4th Commander of the People's Liberation Army Navy
- In office January 1988 – November 1996
- Political Commissars: Li Yaowen, Wei Jinshan, Zhou Kunren
- Preceded by: Liu Huaqing
- Succeeded by: Shi Yunsheng

Personal details
- Born: 23 June 1931 (age 94) Jiaozhou, Shandong, China
- Party: Chinese Communist Party
- Alma mater: PLAN Submarine Academy PLA National Defence University

Military service
- Allegiance: China
- Branch/service: People's Liberation Army Navy
- Years of service: 1947–1996
- Rank: Admiral
- Battles/wars: Chinese Civil War

= Zhang Lianzhong =

Chinese admiral

Zhang Lianzhong (张连忠; born 23 June 1931) is a retired submariner and admiral of the Chinese People's Liberation Army Navy (PLAN). An army veteran of the Chinese Civil War, he trained to become a submariner in the 1960s and commanded China's first submarine mission to sail past the first island chain into the Pacific Ocean in 1976. He served as commander of the Lüshun Naval Base from 1983 to 1985 and as commander of the PLA Navy from 1988 to 1996.

== Early life and army career ==
Zhang was born on 23 June 1931 in Xiaogao Village, Jiaozhou, Shandong, Republic of China.
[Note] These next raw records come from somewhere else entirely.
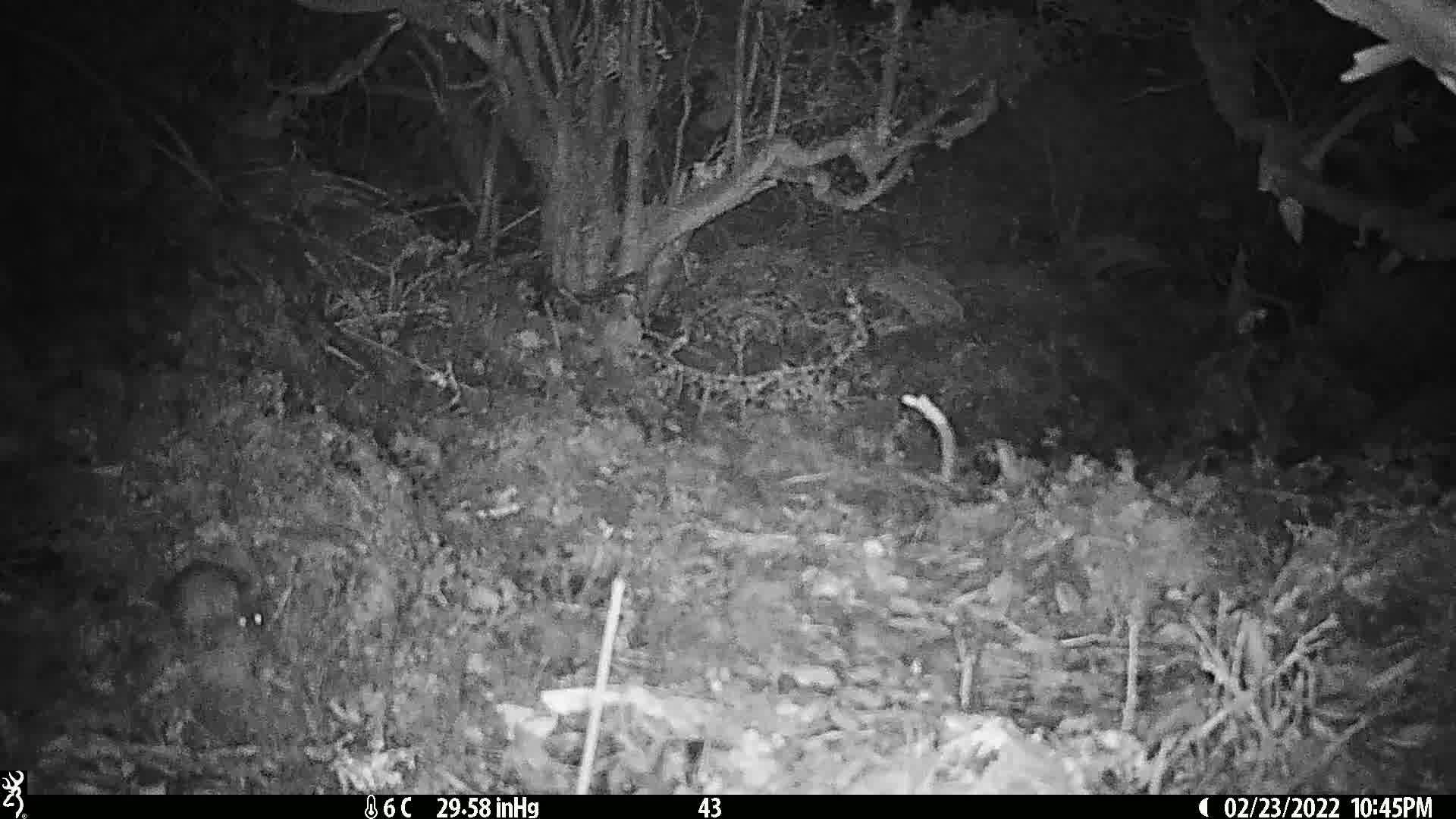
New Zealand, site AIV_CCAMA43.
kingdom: Animalia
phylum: Chordata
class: Mammalia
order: Rodentia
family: Muridae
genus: Mus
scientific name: Mus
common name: mouse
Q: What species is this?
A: Mouse (Mus).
He enlisted in the People's Liberation Army in March 1947 and fought in major battles of the Chinese Civil War, including the Battle of Jiaodong, the Battle of Jinan, the Huaihai campaign, the Yangtze River Crossing Campaign, the Shanghai Campaign, and the Battle of Zhangzhou–Xiamen.

After the founding of the People's Republic of China in 1949, Zhang served in the 31st Group Army as a platoon and company commander. Following two years of study at the Advanced Infantry School from 1956 to 1958, he served as a battalion chief of staff in the Fuzhou Military Region.

== Career in the Navy ==
In August 1960, Zhang entered the PLA Navy Submarine Academy in Qingdao. Upon graduation in 1965, he served as a submarine captain and later commander of a submarine detachment. In 1976, China for the first time sent a submarine (No. 252) to sail past the first island chain into the Pacific Ocean, for a total journey of 3,300 nautical miles. Zhang served as the commander of the mission.

From 1979 to 1980, Zhang studied at the PLA Military Academy (now PLA National Defence University), and subsequently served as deputy chief of staff of the North Sea Fleet and commander of the Lüshun Naval Base. In September 1983, Zhang received North Korean President Kim Il Sung on the latter's visit of the Lüshun Base, who was accompanied by General Secretary Hu Yaobang.

===Commander of the Navy ===
In early 1985, Zhang was promoted to deputy commander of the PLA Navy, in charge of logistics and equipment. He was elected an alternate member of the 13th Central Committee of the Chinese Communist Party in November 1987. Although the most junior among the navy's deputy commanders, Zhang was chosen by Deng Xiaoping and Liu Huaqing to succeed Liu as the 4th Commander of the PLA Navy in January 1988. He was the first commander of the navy to have served at sea, whereas his predecessors were all veteran revolutionaries of the Long March era. He attained the rank of vice admiral in September 1988 and admiral in May 1993. He was elected a full member of the 14th Central Committee of the Chinese Communist Party in 1992.

Zhang put a strong emphasis on maritime defence. In an interview in 1988, he said that "We will never forget that China was invaded several times by imperialist troops from the sea. The nation's suffering from lack of sea defence still remains fresh in our mind; and the history should not repeat itself." He served for more than eight years as the PLAN commander until November 1996, when he was succeeded by naval aviator Shi Yunsheng. According to James R. Lilley and David Shambaugh, Zhang was "respected" in the navy.